El producto –como ocurre de manera recurrente en los anuncios de
coches– se convierte en fundamento de una vida en auténtica
libertad. Una libertad que se ejerce en la propia decisión de
comprar como acto propio de aquel “que no acepta las normas
establecidas” (todo un leitmotiv en los anuncios publicitarios).
La
muerte de Dios implica para Nietzsche la inexistencia de todo tiempo
ultraterreno, de todo horizonte de sentido y de valores más allá
del aquí y del ahora. La afirmación de este tiempo inmanente como
fuente de toda moral desemboca en la metáfora del
eterno retorno. El superhombre vive su vida como si cada uno de los
instantes que la componen –que construye él mismo– fueran a
repetirse tal y como los ha creado. La implicación con cada uno de
esos instantes debe ser, por tanto, total y absoluta y al alcance
únicamente de unos pocos con la suficiente “potencia” vital
(voluntad
de poder).
Otro filón para el marketing publicitario.
Así,
el acto de consumo es identificado como una actividad con un valor
absoluto dado su carácter inmanente: la satisfacción de nuestros
deseos aquí y ahora. Si Dios ya no existe, si no hay que aguardar
una recompensa futura para nuestras acciones, el criterio moral pasa
a ser exclusivamente el de la satisfacción inmediata –no existe
otro tiempo que el ahora– de nuestros
deseos proyectados libidinalmente hacia el producto.

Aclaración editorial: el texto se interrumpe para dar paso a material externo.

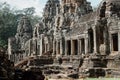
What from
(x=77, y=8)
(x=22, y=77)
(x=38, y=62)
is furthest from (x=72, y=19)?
(x=22, y=77)

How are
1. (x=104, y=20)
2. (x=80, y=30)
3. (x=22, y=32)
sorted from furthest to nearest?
(x=22, y=32) < (x=80, y=30) < (x=104, y=20)

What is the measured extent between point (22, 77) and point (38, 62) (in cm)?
2152

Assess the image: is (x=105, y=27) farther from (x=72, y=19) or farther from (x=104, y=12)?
(x=72, y=19)

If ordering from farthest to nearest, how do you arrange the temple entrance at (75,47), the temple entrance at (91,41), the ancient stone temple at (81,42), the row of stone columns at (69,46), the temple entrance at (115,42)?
the temple entrance at (75,47) → the row of stone columns at (69,46) → the temple entrance at (91,41) → the temple entrance at (115,42) → the ancient stone temple at (81,42)

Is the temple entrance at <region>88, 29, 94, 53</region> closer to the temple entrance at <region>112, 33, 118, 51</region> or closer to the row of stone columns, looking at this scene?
the row of stone columns

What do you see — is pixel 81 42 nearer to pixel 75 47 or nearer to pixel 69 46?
pixel 75 47

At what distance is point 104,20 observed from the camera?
3005 centimetres

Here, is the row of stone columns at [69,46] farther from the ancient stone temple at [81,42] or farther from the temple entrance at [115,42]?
the temple entrance at [115,42]

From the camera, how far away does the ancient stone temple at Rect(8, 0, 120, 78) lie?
89.9 feet

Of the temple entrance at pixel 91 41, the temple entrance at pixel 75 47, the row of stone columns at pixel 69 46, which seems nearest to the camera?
the temple entrance at pixel 91 41

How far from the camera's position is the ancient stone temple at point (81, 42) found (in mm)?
27406

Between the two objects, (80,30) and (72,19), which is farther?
(72,19)

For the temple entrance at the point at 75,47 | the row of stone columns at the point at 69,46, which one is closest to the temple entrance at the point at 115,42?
the row of stone columns at the point at 69,46

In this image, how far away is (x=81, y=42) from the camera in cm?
3544
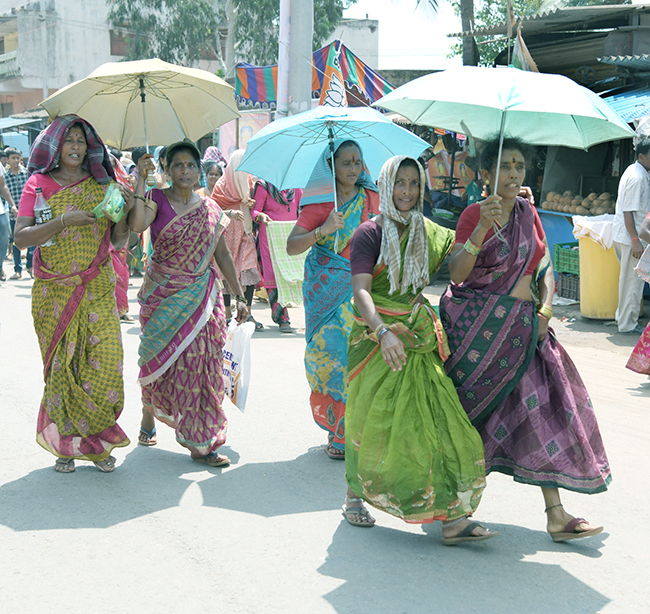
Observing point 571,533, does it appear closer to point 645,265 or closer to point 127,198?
point 127,198

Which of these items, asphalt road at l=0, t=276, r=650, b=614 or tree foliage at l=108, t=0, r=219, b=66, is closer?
asphalt road at l=0, t=276, r=650, b=614

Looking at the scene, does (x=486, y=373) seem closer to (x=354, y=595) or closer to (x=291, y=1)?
(x=354, y=595)

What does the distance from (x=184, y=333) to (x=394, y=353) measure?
189 centimetres

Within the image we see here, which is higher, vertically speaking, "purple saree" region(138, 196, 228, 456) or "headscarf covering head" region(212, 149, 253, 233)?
"headscarf covering head" region(212, 149, 253, 233)

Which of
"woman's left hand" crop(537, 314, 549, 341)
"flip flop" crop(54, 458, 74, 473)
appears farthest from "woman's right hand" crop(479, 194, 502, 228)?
"flip flop" crop(54, 458, 74, 473)

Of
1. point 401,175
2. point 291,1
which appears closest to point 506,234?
point 401,175

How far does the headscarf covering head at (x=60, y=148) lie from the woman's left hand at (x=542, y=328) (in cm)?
267

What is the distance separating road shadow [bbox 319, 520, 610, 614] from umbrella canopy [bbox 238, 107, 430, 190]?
90.2 inches

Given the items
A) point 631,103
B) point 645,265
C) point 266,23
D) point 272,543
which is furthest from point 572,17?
point 266,23

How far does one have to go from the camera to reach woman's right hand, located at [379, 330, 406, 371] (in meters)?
3.49

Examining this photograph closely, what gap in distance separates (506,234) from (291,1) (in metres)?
7.86

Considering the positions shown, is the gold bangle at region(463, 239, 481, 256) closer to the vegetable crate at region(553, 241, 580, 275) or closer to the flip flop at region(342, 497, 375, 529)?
the flip flop at region(342, 497, 375, 529)

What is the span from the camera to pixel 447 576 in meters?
3.47

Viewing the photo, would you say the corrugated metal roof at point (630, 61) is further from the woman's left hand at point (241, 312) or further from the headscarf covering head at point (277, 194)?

No hay que esperar ni plantearse cuestiones morales vinculadas al
consumo: el sentido de la vida y de la moral se encuentran de
manera instantánea y
absoluta en la afirmación aquí y ahora de nuestro ser y de
nuestra diferencia con
respecto a los y las demás a través del objeto de consumo. La
afirmación de la vida como valor fundamental toma así la forma, por
ejemplo, de bebida burbujeante, como el ya “legendario” eslogan
de “la chispa de la vida”.
Aún
más, el marketing publicitario apelará de manera constante al
potencial consumidor en forma de reto, como manera de transmitir el
espejismo de su singularidad y superioridad frente a la masa:
¿estás listo para romper las reglas y construir tu propia identidad
al margen de las normas que rigen la sociedad? ¿Estás
verdaderamente preparado para “vivir la vida” aquí y ahora sin
pensar en las consecuencias? El hastío existencial y las adormecidas
esperanzas de no convertirse en un borrego más encuentran así una
fácil escapatoria: la adquisición de un 4x4 para ir de compras a
las grandes superficies no solo te permite construir tu identidad en
base a un tener que
no todo el mundo puede permitirse, sino que te convierte en un ser
superior, libre, alejado del sometimiento a lo establecido y listo
para hacer de tu vida una auténtica aventura, sin tener que esperar
tiempos futuros en los que ya nadie cree.
La
responsabilidad moral del superhombre y su compromiso con la
construcción de una nueva identidad al margen del orden metafísico
tradicional se vuelve mucho más llevadera: solo hay que pagarla en
cómodos plazos.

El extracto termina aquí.